3. Classifying facts and opinions in twitter messages
In this section, we describe the design of a deep learning architecture that effectively combines BOW features and our hand-engineered features for classifying facts and opinions in Twitter messages. BOW features are essential in text classification (Joulin, Grave, Bojanowski, & Mikolov, Citation2016). Supplementing text information with manually engineered features may overcome the limitations of BOW features in classifying short texts. Thus, we use both types of features for classifying facts and opinions in Twitter messages.
A normal approach for combining feature set would be to concatenate them before using a machine learning model. However, a BOW representation may contain thousands of features even for a small corpus. The number of manually engineered features is usually quite limited. Directly combining them may put too much weight on the BOW features thus diminish the effect of the manually engineered features. To address this issue, we propose a DNN that accepts each type of features separately and combines them in a hidden layer. In the following subsections, we describe the manually engineered features first and then present the deep learning model.
3.1. Twitter metadata
The challenge of short-text classification has driven us to explore features external to the text. Twitter provides a rich set of metadata or the contextual information about the posted message. The metadata contain information ranging from the user’s profile to the geographical location when the message was posted. Such information can be broadly categorised into four components, the tweet, the user, entities, and places. To overcome the noisy nature of social media data, some studies (e.g., Castillo, Mendoza, & Poblete, Citation2011; Diakopoulos, Citation2012; Sankaranarayanan, Samet, Teitler, Lieberman, & Sperling, Citation2009; Wang, Wang, Li, Abrahams, & Fan, Citation2014) have successfully demonstrated the effectiveness of metadata for a diverse set of objectives. In our study, we also leverage Twitter metadata for classifying facts and opinions.
3.2. Feature engineering
As aforementioned, classification of short-text messages is a challenging task if we only use textual information. Thus, we utilise on features based on both the text and the metadata for classifying facts and opinions. In machine learning, features are often either automatically learned and manually engineered based on expert knowledge or heuristics. In this subsection, we describe the features we manually engineered based on heuristics from analysing a developing corpus that is independent of our test bed. All of these features are binary-coded.

Description of the task: Using the passage on classifying facts and opinions in Twitter messages, decide whether each statement agrees with it: (a) the manually engineered features are all binary-coded; (b) the proposed model joins the BOW features and the manually engineered features before they enter the model; (c) Twitter metadata can be broadly sorted into three components. Answer yes or no for each and quote the deciding words. The lines further down have nothing to do with what is asked here.

Data shown:
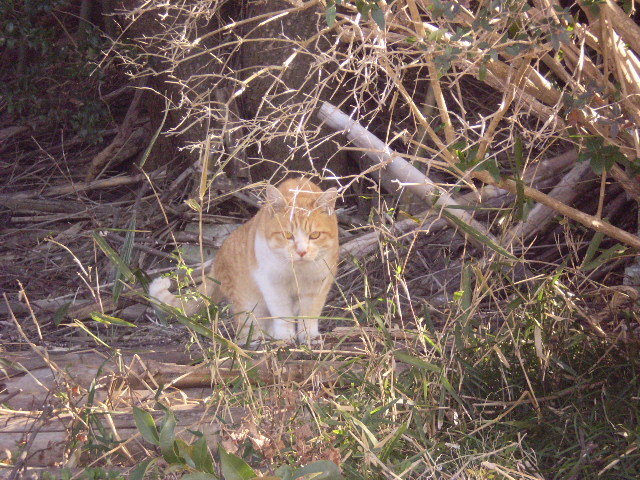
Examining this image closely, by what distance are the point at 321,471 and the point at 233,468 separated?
23cm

The response:
(a) Yes: "All of these features are binary-coded."
(b) No: "we propose a DNN that accepts each type of features separately and combines them in a hidden layer."
(c) No: "Such information can be broadly categorised into four components, the tweet, the user, entities, and places."